◆ YOUR INSTRUCTIONS
Rewrite the lines of the listing from the line with "From (x=451, y=160)" up to and including the line with "2337 millimetres", changing "separating" to "between" and keeping everything else the same.

◆ Dataset excerpt
— start —

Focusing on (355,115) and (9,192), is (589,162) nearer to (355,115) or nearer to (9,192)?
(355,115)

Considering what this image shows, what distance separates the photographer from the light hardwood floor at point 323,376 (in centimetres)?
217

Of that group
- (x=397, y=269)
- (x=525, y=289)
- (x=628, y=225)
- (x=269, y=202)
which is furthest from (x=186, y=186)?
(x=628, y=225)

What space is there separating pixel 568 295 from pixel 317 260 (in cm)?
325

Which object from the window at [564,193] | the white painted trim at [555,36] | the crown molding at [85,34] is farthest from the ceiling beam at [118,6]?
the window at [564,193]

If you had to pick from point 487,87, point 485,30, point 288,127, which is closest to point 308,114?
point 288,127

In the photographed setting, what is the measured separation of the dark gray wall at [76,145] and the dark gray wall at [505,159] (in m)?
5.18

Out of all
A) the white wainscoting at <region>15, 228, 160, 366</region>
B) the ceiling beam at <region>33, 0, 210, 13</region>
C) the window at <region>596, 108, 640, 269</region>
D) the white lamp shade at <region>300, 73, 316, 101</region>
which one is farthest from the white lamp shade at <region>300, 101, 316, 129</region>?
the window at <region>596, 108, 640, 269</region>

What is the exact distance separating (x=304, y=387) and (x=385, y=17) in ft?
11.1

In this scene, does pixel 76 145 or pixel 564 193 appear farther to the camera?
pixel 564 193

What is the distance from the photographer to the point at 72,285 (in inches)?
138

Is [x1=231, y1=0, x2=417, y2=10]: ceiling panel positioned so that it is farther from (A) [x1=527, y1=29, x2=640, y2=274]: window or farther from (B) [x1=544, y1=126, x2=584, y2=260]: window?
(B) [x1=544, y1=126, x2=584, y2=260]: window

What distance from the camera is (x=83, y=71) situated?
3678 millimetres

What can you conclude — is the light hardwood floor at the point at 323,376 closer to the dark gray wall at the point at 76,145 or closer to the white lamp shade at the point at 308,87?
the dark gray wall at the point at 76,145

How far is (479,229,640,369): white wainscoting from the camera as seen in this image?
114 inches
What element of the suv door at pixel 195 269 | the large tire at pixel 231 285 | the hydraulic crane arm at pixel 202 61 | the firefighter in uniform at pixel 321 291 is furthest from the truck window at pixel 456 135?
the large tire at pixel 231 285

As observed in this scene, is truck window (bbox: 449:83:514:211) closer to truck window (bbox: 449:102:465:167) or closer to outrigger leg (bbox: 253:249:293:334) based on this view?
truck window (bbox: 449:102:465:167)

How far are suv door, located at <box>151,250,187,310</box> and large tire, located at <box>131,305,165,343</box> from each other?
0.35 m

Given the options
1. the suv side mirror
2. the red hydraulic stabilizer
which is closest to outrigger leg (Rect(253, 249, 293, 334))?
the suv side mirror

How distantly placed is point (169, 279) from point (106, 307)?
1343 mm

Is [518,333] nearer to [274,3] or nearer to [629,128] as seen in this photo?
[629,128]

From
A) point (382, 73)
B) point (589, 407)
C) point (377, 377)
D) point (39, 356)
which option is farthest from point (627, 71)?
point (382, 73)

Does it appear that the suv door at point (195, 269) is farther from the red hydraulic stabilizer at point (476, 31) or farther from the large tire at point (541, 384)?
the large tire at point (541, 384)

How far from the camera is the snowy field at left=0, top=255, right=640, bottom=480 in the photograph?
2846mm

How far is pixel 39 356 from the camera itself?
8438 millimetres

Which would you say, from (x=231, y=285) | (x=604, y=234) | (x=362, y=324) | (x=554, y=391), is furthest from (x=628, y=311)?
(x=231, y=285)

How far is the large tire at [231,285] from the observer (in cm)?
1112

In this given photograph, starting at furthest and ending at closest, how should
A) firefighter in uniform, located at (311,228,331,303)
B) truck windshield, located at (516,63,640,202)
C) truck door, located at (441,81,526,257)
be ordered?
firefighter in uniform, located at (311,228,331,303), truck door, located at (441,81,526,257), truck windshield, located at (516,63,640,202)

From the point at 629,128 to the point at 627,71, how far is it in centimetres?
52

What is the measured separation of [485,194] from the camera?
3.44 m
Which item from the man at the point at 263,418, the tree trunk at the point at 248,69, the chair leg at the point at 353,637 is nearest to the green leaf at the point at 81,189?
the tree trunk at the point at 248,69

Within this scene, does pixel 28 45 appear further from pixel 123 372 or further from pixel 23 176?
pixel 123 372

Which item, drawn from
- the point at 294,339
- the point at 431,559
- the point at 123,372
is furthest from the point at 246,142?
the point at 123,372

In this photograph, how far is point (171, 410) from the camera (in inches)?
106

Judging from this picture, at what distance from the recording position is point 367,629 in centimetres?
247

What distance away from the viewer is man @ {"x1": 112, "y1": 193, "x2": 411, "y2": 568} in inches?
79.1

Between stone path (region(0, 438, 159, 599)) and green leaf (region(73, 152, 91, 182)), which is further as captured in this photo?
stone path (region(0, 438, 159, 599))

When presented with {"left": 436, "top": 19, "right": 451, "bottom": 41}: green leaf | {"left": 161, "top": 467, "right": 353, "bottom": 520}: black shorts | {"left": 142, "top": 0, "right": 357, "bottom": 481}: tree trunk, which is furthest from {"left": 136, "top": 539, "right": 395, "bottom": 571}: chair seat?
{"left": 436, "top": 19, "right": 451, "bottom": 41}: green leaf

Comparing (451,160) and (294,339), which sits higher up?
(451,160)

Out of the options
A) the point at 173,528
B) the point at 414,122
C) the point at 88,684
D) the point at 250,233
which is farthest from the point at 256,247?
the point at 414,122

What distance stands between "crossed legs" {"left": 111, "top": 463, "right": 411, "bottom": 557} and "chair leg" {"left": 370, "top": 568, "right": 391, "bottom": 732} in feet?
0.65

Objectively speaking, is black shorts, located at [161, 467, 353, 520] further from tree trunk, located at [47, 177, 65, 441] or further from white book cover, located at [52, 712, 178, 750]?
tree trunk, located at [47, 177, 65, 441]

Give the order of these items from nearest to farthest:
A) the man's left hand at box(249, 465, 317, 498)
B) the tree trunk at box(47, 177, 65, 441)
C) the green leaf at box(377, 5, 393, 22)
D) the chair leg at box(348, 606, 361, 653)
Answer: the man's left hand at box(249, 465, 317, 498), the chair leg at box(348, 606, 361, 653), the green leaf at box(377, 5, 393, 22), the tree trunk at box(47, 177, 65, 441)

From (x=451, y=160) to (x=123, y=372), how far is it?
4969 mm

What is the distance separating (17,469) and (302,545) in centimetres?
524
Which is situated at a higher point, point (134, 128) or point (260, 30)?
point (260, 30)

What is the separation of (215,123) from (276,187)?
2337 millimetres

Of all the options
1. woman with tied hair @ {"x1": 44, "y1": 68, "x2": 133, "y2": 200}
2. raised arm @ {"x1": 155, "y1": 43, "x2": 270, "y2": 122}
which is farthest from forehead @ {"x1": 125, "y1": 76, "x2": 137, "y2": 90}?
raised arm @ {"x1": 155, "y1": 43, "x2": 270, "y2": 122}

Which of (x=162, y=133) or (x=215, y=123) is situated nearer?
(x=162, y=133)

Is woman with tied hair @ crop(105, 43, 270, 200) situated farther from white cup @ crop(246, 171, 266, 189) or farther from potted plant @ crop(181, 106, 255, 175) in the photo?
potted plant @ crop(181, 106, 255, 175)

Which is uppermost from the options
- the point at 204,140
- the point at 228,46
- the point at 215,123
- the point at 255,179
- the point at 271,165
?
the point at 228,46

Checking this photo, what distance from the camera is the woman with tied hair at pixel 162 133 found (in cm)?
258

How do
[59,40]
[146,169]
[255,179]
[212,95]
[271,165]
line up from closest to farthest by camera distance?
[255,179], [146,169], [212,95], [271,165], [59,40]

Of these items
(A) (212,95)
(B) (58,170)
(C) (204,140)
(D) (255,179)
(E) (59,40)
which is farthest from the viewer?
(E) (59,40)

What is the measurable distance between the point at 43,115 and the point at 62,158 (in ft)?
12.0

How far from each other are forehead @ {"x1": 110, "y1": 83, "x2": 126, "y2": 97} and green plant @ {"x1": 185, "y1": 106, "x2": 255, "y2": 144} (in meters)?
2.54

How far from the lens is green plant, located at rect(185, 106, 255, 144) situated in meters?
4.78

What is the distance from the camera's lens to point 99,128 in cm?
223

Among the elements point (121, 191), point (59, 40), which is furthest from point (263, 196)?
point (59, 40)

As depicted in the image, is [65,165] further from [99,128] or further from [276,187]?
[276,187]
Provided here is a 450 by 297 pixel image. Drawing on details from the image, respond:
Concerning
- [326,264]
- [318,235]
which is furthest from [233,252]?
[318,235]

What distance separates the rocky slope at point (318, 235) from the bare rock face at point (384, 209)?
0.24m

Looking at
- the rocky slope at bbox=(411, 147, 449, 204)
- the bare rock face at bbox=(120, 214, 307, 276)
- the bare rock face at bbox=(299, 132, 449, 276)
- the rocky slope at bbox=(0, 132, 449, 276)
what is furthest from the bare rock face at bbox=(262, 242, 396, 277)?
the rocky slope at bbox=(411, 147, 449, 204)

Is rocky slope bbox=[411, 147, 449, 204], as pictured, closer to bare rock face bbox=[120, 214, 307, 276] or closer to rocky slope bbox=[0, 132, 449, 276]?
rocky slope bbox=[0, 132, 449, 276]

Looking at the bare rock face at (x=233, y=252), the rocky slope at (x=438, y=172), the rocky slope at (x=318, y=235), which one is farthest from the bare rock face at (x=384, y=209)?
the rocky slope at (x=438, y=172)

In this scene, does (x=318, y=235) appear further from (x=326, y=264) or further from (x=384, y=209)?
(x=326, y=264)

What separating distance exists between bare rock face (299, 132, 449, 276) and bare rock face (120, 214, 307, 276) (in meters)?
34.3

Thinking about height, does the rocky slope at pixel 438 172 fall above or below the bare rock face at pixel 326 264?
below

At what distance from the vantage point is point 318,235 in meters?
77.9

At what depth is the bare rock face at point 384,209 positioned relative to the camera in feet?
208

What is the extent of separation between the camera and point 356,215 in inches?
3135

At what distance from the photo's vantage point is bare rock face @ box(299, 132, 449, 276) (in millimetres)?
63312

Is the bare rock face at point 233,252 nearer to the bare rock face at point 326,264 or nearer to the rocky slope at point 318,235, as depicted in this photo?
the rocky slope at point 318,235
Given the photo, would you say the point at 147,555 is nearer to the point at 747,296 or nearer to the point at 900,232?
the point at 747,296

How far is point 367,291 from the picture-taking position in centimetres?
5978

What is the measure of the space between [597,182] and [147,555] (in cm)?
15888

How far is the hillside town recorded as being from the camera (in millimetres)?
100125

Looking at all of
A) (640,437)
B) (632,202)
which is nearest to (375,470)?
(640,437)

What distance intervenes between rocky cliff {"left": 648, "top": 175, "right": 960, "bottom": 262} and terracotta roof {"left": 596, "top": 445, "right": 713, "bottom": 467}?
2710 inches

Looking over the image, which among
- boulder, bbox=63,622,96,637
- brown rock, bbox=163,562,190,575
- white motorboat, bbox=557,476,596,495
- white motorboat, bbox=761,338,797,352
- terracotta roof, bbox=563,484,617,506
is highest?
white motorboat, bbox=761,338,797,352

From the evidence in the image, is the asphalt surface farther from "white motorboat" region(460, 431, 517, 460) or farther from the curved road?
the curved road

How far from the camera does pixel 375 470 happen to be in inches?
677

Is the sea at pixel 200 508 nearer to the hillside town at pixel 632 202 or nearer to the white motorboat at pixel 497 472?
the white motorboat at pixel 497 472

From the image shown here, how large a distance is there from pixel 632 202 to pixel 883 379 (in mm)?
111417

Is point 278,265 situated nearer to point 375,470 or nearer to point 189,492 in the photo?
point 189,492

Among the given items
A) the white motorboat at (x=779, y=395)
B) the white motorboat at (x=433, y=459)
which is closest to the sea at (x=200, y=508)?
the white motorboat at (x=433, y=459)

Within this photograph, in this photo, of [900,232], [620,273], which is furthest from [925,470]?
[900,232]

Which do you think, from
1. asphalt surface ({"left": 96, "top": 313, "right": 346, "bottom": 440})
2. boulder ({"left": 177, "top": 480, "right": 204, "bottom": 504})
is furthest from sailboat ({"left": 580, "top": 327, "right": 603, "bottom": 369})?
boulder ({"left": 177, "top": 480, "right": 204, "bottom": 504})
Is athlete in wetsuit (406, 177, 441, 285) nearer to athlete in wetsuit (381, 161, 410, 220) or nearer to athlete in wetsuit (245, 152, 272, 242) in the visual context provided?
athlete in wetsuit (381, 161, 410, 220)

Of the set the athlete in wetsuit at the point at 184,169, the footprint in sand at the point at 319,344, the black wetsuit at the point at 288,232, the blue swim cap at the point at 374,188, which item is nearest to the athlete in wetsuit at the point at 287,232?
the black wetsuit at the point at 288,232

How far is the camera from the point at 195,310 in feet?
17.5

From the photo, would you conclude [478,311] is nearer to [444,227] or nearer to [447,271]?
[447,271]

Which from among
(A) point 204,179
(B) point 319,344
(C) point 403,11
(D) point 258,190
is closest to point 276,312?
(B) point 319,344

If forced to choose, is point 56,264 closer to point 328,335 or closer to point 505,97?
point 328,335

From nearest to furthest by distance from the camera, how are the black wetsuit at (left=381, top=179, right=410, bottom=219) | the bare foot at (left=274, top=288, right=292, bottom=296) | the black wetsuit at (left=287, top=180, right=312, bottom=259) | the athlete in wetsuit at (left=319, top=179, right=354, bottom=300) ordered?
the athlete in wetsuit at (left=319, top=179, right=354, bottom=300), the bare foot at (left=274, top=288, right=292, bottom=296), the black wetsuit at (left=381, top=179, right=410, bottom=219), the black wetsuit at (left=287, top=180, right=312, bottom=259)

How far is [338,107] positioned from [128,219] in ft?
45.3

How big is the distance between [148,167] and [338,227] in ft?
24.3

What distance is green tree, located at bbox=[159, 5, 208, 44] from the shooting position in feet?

— end —

◆ TASK OUTPUT
From (x=451, y=160) to (x=123, y=372), how far is it?
4969 mm

What is the distance between (17,469) and (302,545) in centimetres?
524
Which is situated at a higher point, point (134, 128) or point (260, 30)?
point (260, 30)

What is the separation of (215,123) from (276,187)?
2337 millimetres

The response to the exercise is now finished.